С# solution (Half of difficulty its figure out what the task is actually...)

Task explanation(if someone needed): We have an input : [[type, x, y]] , where type - type of queries( if 1 - add y in list(using formula), if 2 - extract element using second formula and add to lastAnswer ). x - parametr, what we using in formula which calculate index where we need to insert/extract y. y - parameter, what we insert/extract.

{
    List<List<int>> seqList = new List<List<int>>();
    for (int i = 0; i < n; i++)
    {
        seqList.Add(new List<int>());
    }

    List<int> results = new List<int>();
    int lastAnswer = 0;

    foreach (var query in queries)
    {
        int type = query[0];
        int x = query[1];
        int y = query[2];
        int seqIndex = (x ^ lastAnswer) % n;

        if (type == 1)
        {
            seqList[seqIndex].Add(y);
        }
        else if (type == 2)
        {
            int size = seqList[seqIndex].Count;
            lastAnswer = seqList[seqIndex][y % size];
            results.Add(lastAnswer);
        }

    }

    return results;
}

this is the code from in java but totally with normal array not ArrayList.

import java.util.Scanner;

public class HourGlass { public static void main(String[] args) { Scanner s = new Scanner(System.in); int[][] array = new int[6][6];

    // Read input
    for (int x = 0; x <= 5; x++) {
        for (int y = 0; y <= 5; y++) {
            array[x][y] = s.nextInt();
        }
    }

    // Calculate and print the maximum hourglass sum
    int max_sum = hourglassSum(array);
    System.out.println(max_sum);
}

public static int hourglassSum(int[][] arr) {
    int max_sum = Integer.MIN_VALUE; // Start with the smallest possible integer

    // Loop through all potential top-left corners of hourglasses
    for (int x = 0; x <= 3; x++) {
        for (int y = 0; y <= 3; y++) {
            // Calculate the hourglass sum for the current position
            int sum = arr[x][y] + arr[x][y + 1] + arr[x][y + 2] // Top row
                    + arr[x + 1][y + 1]                         // Middle element
                    + arr[x + 2][y] + arr[x + 2][y + 1] + arr[x + 2][y + 2]; // Bottom row

            // Update max_sum if the current hourglass sum is greater
            if (sum > max_sum) {
                max_sum = sum;
            }
        }
    }

    return max_sum;
}

}

Giving those of us trying to understand the problem code examples of the solution isn't really ideal. This challenge is incredibly perscriptive rather than descriptive of some logical problem to solve. The perscription isn't very well written either. It would be incredibly useful if someone were to re-write an actual problem description rather than a solution.

Took me a while to understand the problem and the input description.
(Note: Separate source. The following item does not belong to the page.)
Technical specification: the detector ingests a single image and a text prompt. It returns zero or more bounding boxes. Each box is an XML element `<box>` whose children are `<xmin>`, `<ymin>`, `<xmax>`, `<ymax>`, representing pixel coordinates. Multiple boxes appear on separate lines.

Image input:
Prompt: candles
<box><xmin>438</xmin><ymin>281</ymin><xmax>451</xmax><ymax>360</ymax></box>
Here is the code in golang:

    var lastAnswer int32
    lastAnswer = 0
    var answers []int32
		
// you need to use the n parameter to generate the size of arr
    arr := make([][]int32, n)

// range the queries params
    for i := 0; i < len(queries); i++ {
		
// the first index (0) of the queries will always be the type of query
// example {1 0 3}
// 1 is the queryType, 0 is the x and 3 is the y
        queryType := queries[i][0]
				
// the x will be the index (1)
        x := queries[i][1]
				
// and the y will be de value or index (2)
        y := queries[i][2]
				
// this is the formula given by the problem to get the index to append
        idx := ((x ^ lastAnswer) % n)

        if queryType == 1 {
            arr[idx] = append(arr[idx], y)
        }

        if queryType == 2 {
            lastAnswer = arr[idx][y%int32(len(arr[idx]))]
            answers = append(answers, lastAnswer)
        }
				

    }

    return answers